Le figure sono rappresentate nei costumi dell’epoca in cui il dipinto è stato eseguito e rivelano un impianto plastico consistente, memore delle forme del tardo manierismo fiorentino. I colori prevalenti sono il verde e il rosso che s’impongono sul fondo scuro. La composizione, di buona fattura, evidenzia un certo contrasto tra la parte alta caratterizzata da una marcata stabilità data dall’orizzontalità del letto, dalla verticalità del busto di Elisabetta e della linea della tenda, mentre, la parte centrale con le figure in primo piano, è racchiusa entro uno schema geometrico formato, sostanzialmente, da linee curve. L’autore è Francesco Canini, un pittore eclettico che dimostra di avere una buona conoscenza della pittura dell’epoca nel territorio:
Lo storico dell’arte Marco Ciampolini ci ha suggerito che quel pittore Francesco è da individuare in Francesco Canini nato a Radicofani nel 1580 e morto a Sinalunga nel 1643 […]. Da parte nostra vorremmo osservare [e ancora Marco Ciampolini conforta la nostra annotazione] che in Arcidosso c’è, in effetti, da riferire a Francesco Canini la vasta e bella tela che è nella chiesa di San Leonardo, nella quale è raffigurata la nascita del Battista, di cui abbiamo potuto appurare che l’autore la stava “pingendo” il 13 ottobre 1621, per l’altare di San Giovanni della chiesa di Sant’Andrea, oggi scomparso. (Salvatore Di Salvo, Amiata Storia e Territorio n° 65-66, Dicembre 2011).

### Consegna
Risponda alle seguenti domande sul brano relativo al dipinto di Francesco Canini.
1. Quali sono i colori prevalenti del dipinto?
2. In quale luogo e in quale anno è nato Francesco Canini?
3. In quale chiesa di Arcidosso si trova la tela che raffigura la nascita del Battista?
Le righe riportate qui sotto sono materiale a sé, distinto dal brano.

### Contenuto dei dati
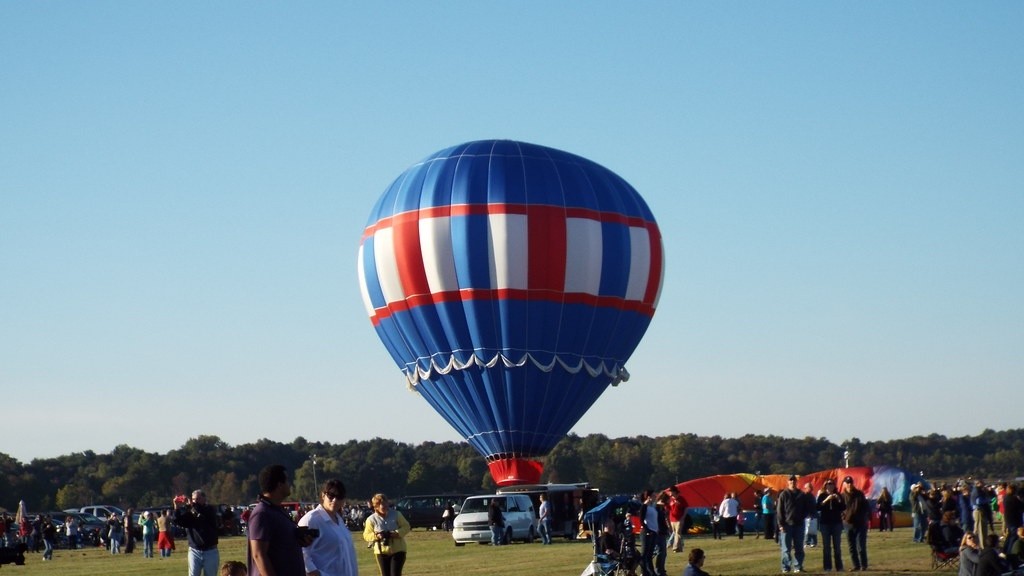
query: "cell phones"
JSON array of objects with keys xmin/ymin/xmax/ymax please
[{"xmin": 175, "ymin": 496, "xmax": 184, "ymax": 503}]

### Risposta
1. Il verde e il rosso.
2. A Radicofani, nel 1580.
3. Nella chiesa di San Leonardo.